The data challenge has become increasingly difficult right now with the continuous expansion of data sources, events and data points. Many companies are struggling to make sense of this information in a meaningful way while realizing that the customer experience is the new battleground.
This only underscores the fact that the stakes are high and many companies are launching analytics initiatives without understanding how to interpret and analyze their data.
So how do they start learning this so they can better understand what their data is telling them?
Customer and engagement data is more than simply connecting the silos as any given transaction or event can often span several disparate applications collecting data at varying degrees of granularity. Each data point is a valuable insight for companies and determining which silos to connect is usually a conversation limited to individual lines of business attempting to solve a point to point problem.
Connecting the data to seize opportunities is critical and the focal point of the conversation needs to be the customer, not the internal business challenge or metric in order to provide a more comprehensive analytics and insight opportunity for the business.

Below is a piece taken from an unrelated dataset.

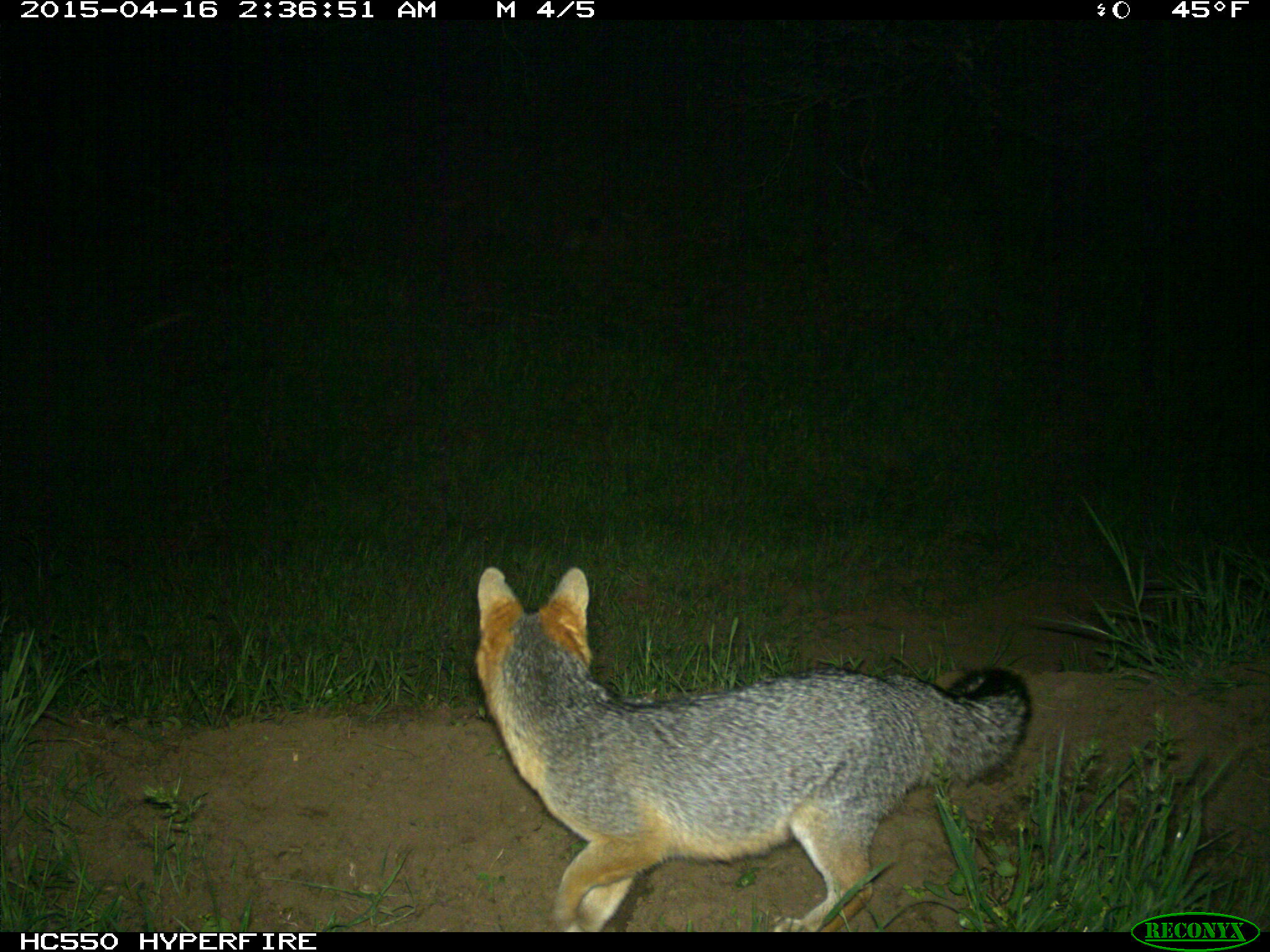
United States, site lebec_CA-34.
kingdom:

We’re seeing that it’s putting many clients into the role of data management and that is exposing several new concerns and challenges. A recent study highlighted that the top three addressable areas for a CDP initiative are adhering to data privacy and collection standards, driving analytics and predictive insights for competitive advantage, and leveraging data-collection and a CDP to grow and acquire new customers. Add in the demands from the consumer to make this real time and a customer needs to be in the position of managing the collection, organization, and activation of customer data in real-time which is a pretty daunting task.

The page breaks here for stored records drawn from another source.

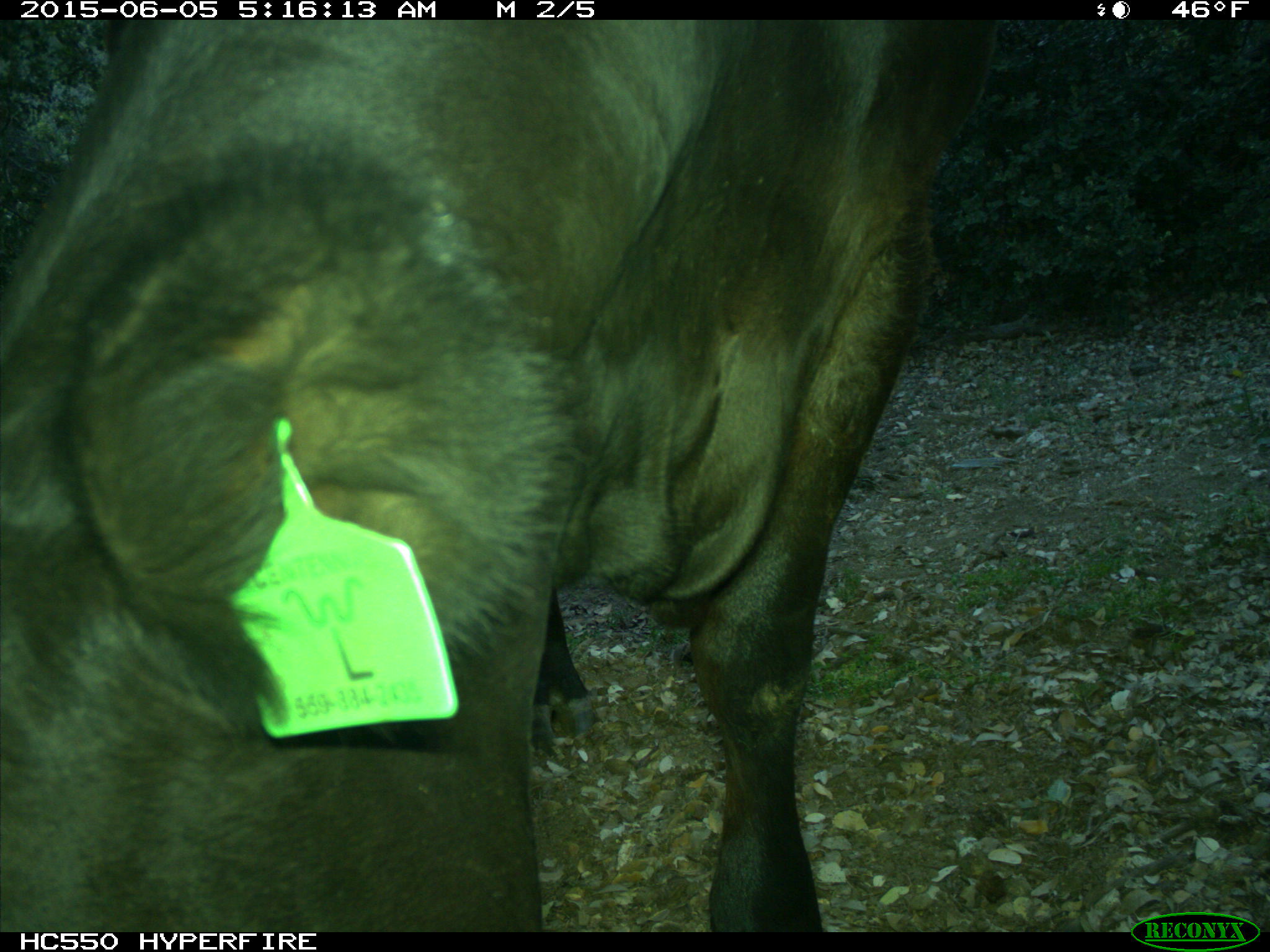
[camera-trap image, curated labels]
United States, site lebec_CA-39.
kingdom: Animalia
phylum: Chordata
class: Mammalia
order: Artiodactyla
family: Bovidae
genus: Bos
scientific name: Bos taurus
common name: domestic cow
Bos taurus (domestic cow).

In order to improve the customer experience we need to collectively understand what a complete view of a customer is. The answer is the “right” customer which is typically a blend of several systems including sensitive, omni-channel, customer level data, along with anonymous data.

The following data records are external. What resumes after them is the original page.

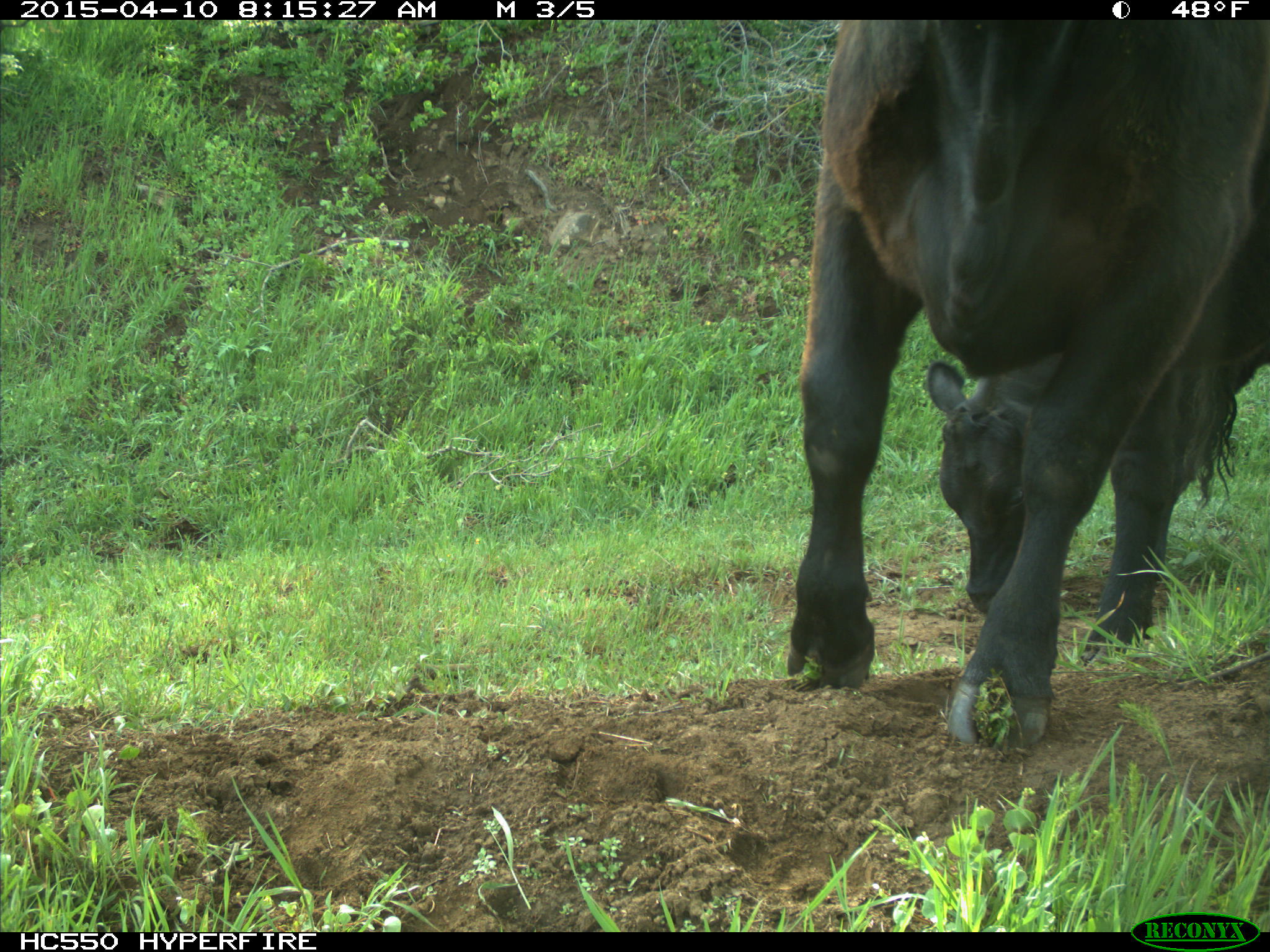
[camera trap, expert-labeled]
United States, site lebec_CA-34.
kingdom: Animalia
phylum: Chordata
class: Mammalia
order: Artiodactyla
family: Bovidae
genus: Bos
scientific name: Bos taurus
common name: domestic cow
Bos taurus (domestic cow).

The immaturity curve of the analytics capability also sits with the requirements and latency from an organization and the ability to connect two sources to drive meaningful interaction. Achieving real-time, data driven analytics requires a combination of several key elements including client-side and server-side raw data along with audience and enrich data. This access allows the data supply chain to pull data from various sources, hence standardizing, transforming and enriching, integrating, and activating this to provide the real time experience customers demand.
The orchestration of customer data from end-to-end in real time is the playing field that will differentiate the winners from the losers in today’s digital economy.
Creating trust to drive impactful insights in real time is critical and knowing your industry and meaningful metrics is a step that any analytics initiative should take into consideration. In combination we need to understand the trends globally as CDP initiatives are growing at a accelerated rate and the market for customer data platforms is expected to grow from $2B to over $10B in the next four years.
With the impeding events of third-party cookie loss and the emergence of conversions APIs it is clear that clients will have to better understand how to build a first-party data core to better market to their clients needs. Any analytics professional embarking on a project or program should take into consideration the key business metrics that will be measured as a gauge to success of the insights that come from the initiative.
Better data, better alignment with teams, and a better understanding of the business outcomes will help make your data a way to gain insight into opportunities for your business to scale.
Real time is a new ability that clients need to embrace in a secure, adaptive, and future-proof way to allow you to become the hero in your organization.